Athens: As part of a 130 billion euro ($161 billion, Dh605 billion) bailout package from the EU and the IMF, Greece has committed to sweeping reforms and some 11.5 billion euros of cuts in 2013 and 2014.

But amid reports that the budgetary hole is close to 14 billion euros and as a recession has entered its fifth year, Samaras is thought to want a two-year extension to make the cuts.

Samaras pledged Friday to stick to all of Greece’s promises to its international creditors and said that he was not asking for more bailout money, but just “breathing space” to implement the spending cuts and reforms.

Neither Merkel nor Hollande responded directly to that request.

Samaras told reporters in Paris he was confident that Greece would not be ejected from the Eurozone.
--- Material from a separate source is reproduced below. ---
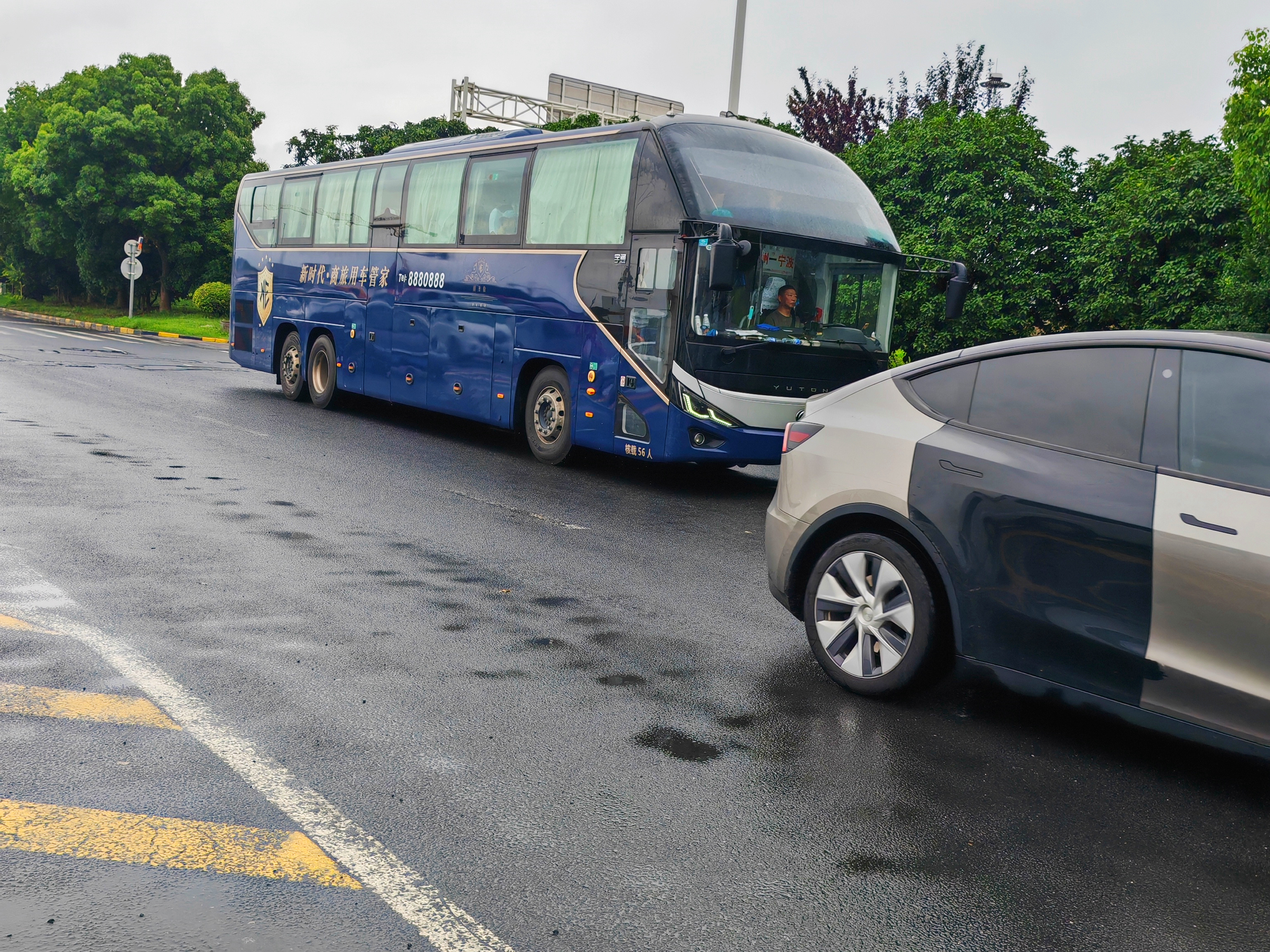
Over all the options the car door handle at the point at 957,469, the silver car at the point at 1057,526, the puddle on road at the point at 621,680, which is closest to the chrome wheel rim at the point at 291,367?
the puddle on road at the point at 621,680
“I also think that we can achieve our goals and our commitments, reduce deficits, our debt, complete the structural change we have begun,” he said before heading back to Greece.

In the run-up to his trip to Berlin and Paris, Samaras embarked on a media charm offensive, telling papers in Germany and France that a “Grexit”, or Greek exit from the euro, would be catastrophic for Europe.
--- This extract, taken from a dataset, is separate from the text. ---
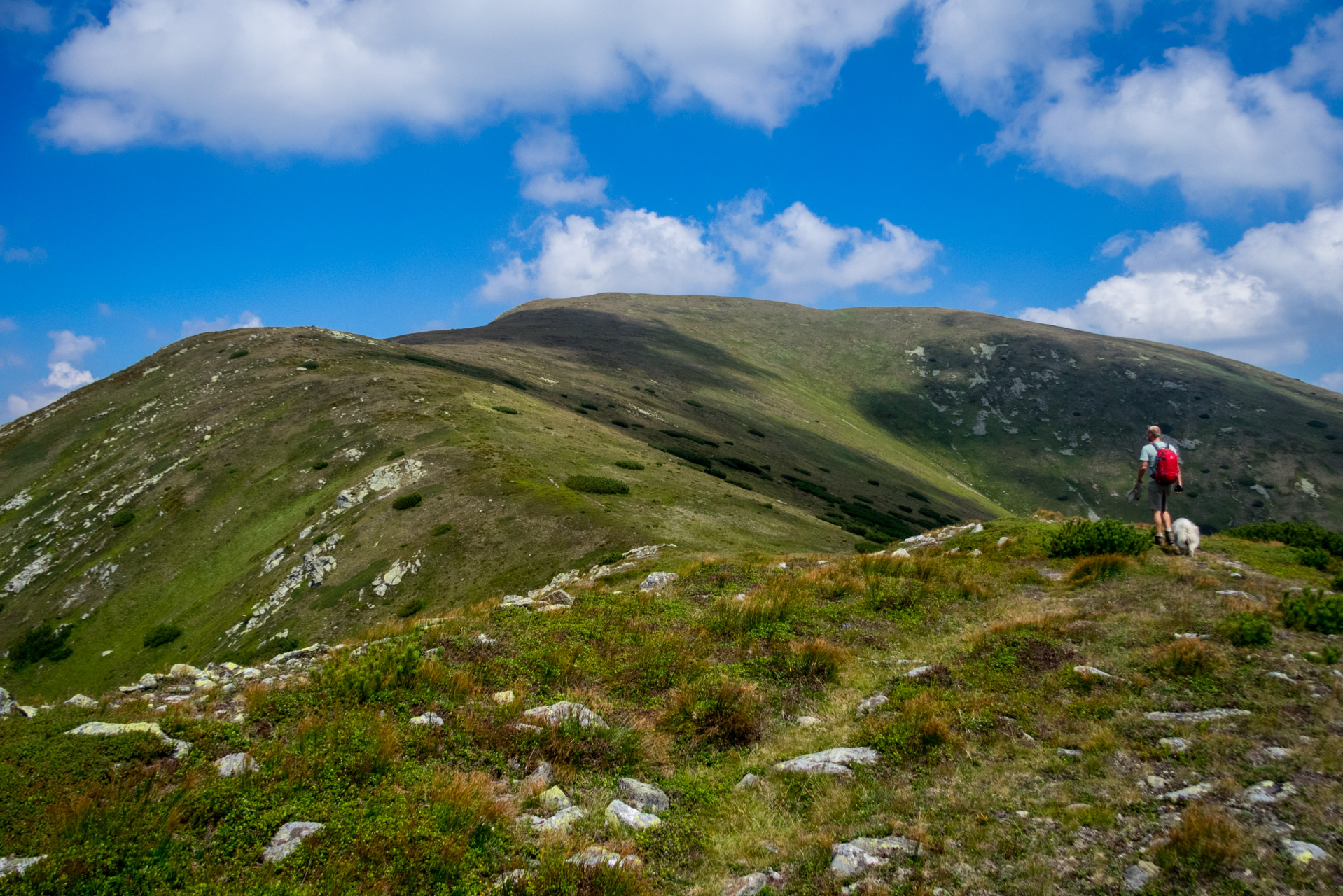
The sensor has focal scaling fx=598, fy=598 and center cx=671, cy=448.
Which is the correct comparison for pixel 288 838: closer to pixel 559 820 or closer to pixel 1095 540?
pixel 559 820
The German chancellor, entering the countdown to elections by October 2013, faces resistance at home to granting Greece more aid after nearly three years of the Eurozone lurching from one crisis to another.

But at the helm of Europe’s effective paymaster, she has been under pressure to chart decisive action to shake off the debt crisis, inspire confidence in the markets and keep the bloc intact.

Just hours before Samaras landed in Berlin for Friday’s crisis talks, a newspaper reported that a secret cell has been set up in the German finance ministry to examine the possible consequences of a Greek Eurozone exit.

A ministry spokesman later played down the report, saying that a “working group” had been set up a year ago that deals with “the whole topic of the sovereign debt crisis” and not merely a possible Greek exit.